Gav's trying to be clever !!

  

The weights are easily findable on Google.

The trouble is...

A: Nissan and most other manufacturers post kerb weights that dont always allow for fluids and fuel etc
B: Alot of our cars are modified in different ways so if you were to take them all to a weigh bridge you'd end up with different answers
C: half a tank of fuel probably adds 30kgs or more but is it half, or a quarter, or 3/4 and is your gauge accurate and have you filled up with screen washer etc etc
D: Are your scales accurate, a weighbridge might be, but maybe to no closer than 25kg, a set of race scales might be, so long as they havent been damaged and are calibrated etc

So if you are trying to compare cars once released into the public domain they can quickly be given as all sorts of random numbers !!

If you look on Wikipedia the published kerb weights are there to see easy enough, so Gav's simply fishing !!!

Heres a link....Nissan Skyline - Wikipedia, the free encyclopedia

R32GTR 1430kg
R33GTR 1530kg
R34GTR 1540kg

Is there really any point Gav ?? No one in the history of this forum has ever suggested that theres a 300kg weight difference except you !!


----------



## gavman (Apr 12, 2006)

mattysupra said:


> guess thats why a 32 is a quicker and better handling car? that would be because the 34 its a bigger car. also does the 32 have the same safety as a 34? airbags etc?

● **Instructions for the task**: Write what comes next in the forum thread about Nissan Skyline GT-R weights, starting right after the last sentence shown.

● **Supplied material**:
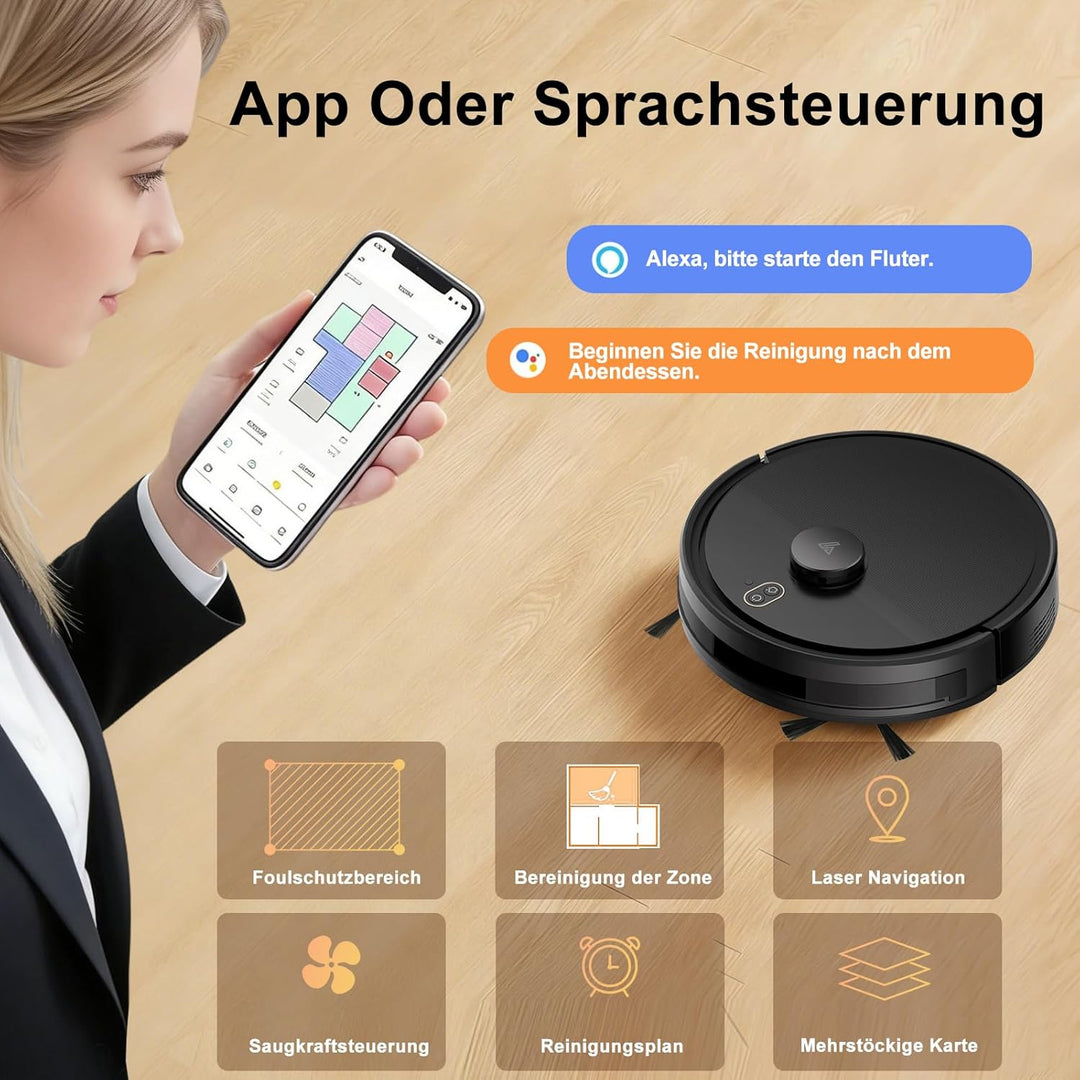 2026 Saugroboter mit Wischfunktion bis zu 5000Pa, 2 in 1 Staubsauger Roboter LiDAR Navigation mit 5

● **Written answer**:
> 
> and to add, i have a 34, i brought it because it has 4 seats. There are other cars out there with 2 seats that i would of had instead if i wanted 2 seats or more to the point a lighter car.
> 
> out of intrest whats you reason for asking about the weight?


 the early r32's are lighter as they don't have the side impact protection door beams that the later cars have, so that's clearly a safety issue.
unless you put in a decent cage, but that would clearly be impractical if like you, you want to retain easy access to the rear bench

to answer your last,
a. because someone claimed standard 34's weigh 1560,
and
b. the comparison to 32's because i'm arguing that a lighter car is a better starting point, if speed down the lanes is your thing


----------



## gavman (Apr 12, 2006)

skylinegts2gtr said:


> i take it this has broken out of "a cheap tuned r34" thread then since you are comparing it to your r32 then?


absolutely right

i suggested that rather than a cheap, tuned R34 the OP tune himself an r32, as they're cheaper and lighter to begin with, and that he'd end up with more for his money


----------



## gavman (Apr 12, 2006)

bladerider said:


> Gav's trying to be clever !!
> 
> 
> 
> ...


 asking the owners club for the correct facts would only be seen as fishing by the person who is in danger of being contradicted.
plus i trust actual owners more than wikipedia

on the second 'point', my car weighs 1320-1340 kg, allowing for weighbridge inaccuracies, 1/4 tank gas and no driver.
if standard 34's do in fact, weigh close to 1660 kgs, then i make that a difference of :thumbsup:


----------



## bladerider (Jun 29, 2002)

gavman said:


> rather than a cheap, tuned R34 the OP tune himself an r32, as they're cheaper and lighter to begin with, and that he'd end up with more for his money


I actually agree with this statement !!



The only things I didnt agree with were..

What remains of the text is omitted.